--- Extract Enclosed Below ---

Adaptive two-sample test for high-dimensional data

ZHANG Jin-Ting (Group Leader, Statistics and Applied Probability) September 03, 2020

NUS statisticians have developed a simple and adaptive test for comparing two groups of high-dimensional data.
Testing the equality of the means from two groups of data is a fundamental inference problem. For high-dimensional data where the dimension of the data can be much larger than the total sample size, the classical tests either perform poorly or are not applicable. Several modifications have been proposed to address this issue. However, most of them are based on the asymptotic normality of the null distributions of their test statistics.

Prof ZHANG Jin-Ting from the Department of Statistics and Applied Probability, NUS and his former Ph.D. students have developed a simple and adaptive two-sample test which works well without the abovementioned requirement. The new testing method relaxes a key mathematical condition imposed in the literature, which guarantees the asymptotical normality of the existing test statistics. This key condition requires that the high-dimensional data are nearly uncorrelated. However, in real life, high-dimensional data is often highly or moderately correlated. This means that the existing tests are less useful when applied to high-dimensional data in a real world context.

The new test, on the other hand, is developed with the above key condition removed. The null distribution of the test statistic is approximated by a two-moment matched chi-square approximation. As the degree of freedom of the approximation chi-square distribution is consistently estimated from the data, the resulting new test can automatically adjust this parameter to the underlying covariance structure of the high-dimensional data. This means that the degree of freedom parameter can take small, moderate, or large values when the high-dimensional data is highly, moderately, or nearly not correlated. Numerical results show that the new testing method often performs better than existing methods for comparing the means of two groups of high-dimensional data of this nature.

--- End of Enclosed Extract ---

» Required tasks:
A. Write out the passage of the two-sample test article starting with "The new test, on" and going on through "of this nature.".
B. In the two-sample test article, how is the null distribution of the new test statistic approximated?

--- Record extracts Enclosed Below ---

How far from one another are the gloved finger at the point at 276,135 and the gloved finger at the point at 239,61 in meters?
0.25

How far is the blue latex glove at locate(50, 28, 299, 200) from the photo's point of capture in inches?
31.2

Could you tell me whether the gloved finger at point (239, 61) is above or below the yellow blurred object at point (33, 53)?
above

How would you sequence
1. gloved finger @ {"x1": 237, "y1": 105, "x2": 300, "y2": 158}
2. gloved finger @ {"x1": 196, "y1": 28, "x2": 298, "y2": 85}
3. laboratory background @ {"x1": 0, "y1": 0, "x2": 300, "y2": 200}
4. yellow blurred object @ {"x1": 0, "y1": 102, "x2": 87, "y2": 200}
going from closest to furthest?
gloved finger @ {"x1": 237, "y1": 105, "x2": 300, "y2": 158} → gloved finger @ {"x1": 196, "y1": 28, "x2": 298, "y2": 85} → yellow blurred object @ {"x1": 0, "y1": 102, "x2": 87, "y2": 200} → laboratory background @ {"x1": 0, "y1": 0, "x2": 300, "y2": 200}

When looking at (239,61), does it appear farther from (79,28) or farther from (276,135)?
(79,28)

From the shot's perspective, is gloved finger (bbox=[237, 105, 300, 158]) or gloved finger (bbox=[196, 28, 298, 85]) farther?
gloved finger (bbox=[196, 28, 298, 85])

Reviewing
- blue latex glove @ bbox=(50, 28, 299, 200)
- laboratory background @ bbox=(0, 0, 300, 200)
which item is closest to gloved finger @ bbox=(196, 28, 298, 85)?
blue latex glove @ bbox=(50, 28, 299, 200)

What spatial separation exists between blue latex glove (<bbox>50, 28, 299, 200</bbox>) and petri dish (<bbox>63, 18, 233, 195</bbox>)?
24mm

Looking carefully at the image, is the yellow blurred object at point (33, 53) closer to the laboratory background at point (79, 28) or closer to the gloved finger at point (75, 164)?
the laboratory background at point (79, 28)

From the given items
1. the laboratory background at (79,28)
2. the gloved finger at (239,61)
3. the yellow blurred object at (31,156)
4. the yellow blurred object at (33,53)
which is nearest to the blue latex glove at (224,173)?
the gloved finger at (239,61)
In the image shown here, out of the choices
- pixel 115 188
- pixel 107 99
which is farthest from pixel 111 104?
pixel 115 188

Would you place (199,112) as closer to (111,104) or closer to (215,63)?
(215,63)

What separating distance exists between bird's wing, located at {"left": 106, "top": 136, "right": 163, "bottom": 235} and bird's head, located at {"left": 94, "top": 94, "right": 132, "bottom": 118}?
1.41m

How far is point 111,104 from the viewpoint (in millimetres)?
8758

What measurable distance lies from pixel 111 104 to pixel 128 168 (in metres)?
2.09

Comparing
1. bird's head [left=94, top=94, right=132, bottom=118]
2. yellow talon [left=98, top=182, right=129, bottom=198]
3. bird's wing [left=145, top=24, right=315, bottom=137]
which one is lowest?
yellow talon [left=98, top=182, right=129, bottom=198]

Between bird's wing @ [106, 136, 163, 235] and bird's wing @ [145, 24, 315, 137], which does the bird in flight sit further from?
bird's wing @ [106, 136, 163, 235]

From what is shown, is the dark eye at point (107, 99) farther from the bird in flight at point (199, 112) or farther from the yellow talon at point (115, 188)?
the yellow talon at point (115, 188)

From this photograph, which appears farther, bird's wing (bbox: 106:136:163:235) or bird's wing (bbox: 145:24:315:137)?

--- End of Enclosed Record extracts ---

» Results for the exercise:
A.
The new test, on the other hand, is developed with the above key condition removed. The null distribution of the test statistic is approximated by a two-moment matched chi-square approximation. As the degree of freedom of the approximation chi-square distribution is consistently estimated from the data, the resulting new test can automatically adjust this parameter to the underlying covariance structure of the high-dimensional data. This means that the degree of freedom parameter can take small, moderate, or large values when the high-dimensional data is highly, moderately, or nearly not correlated. Numerical results show that the new testing method often performs better than existing methods for comparing the means of two groups of high-dimensional data of this nature.

B. By a two-moment matched chi-square approximation.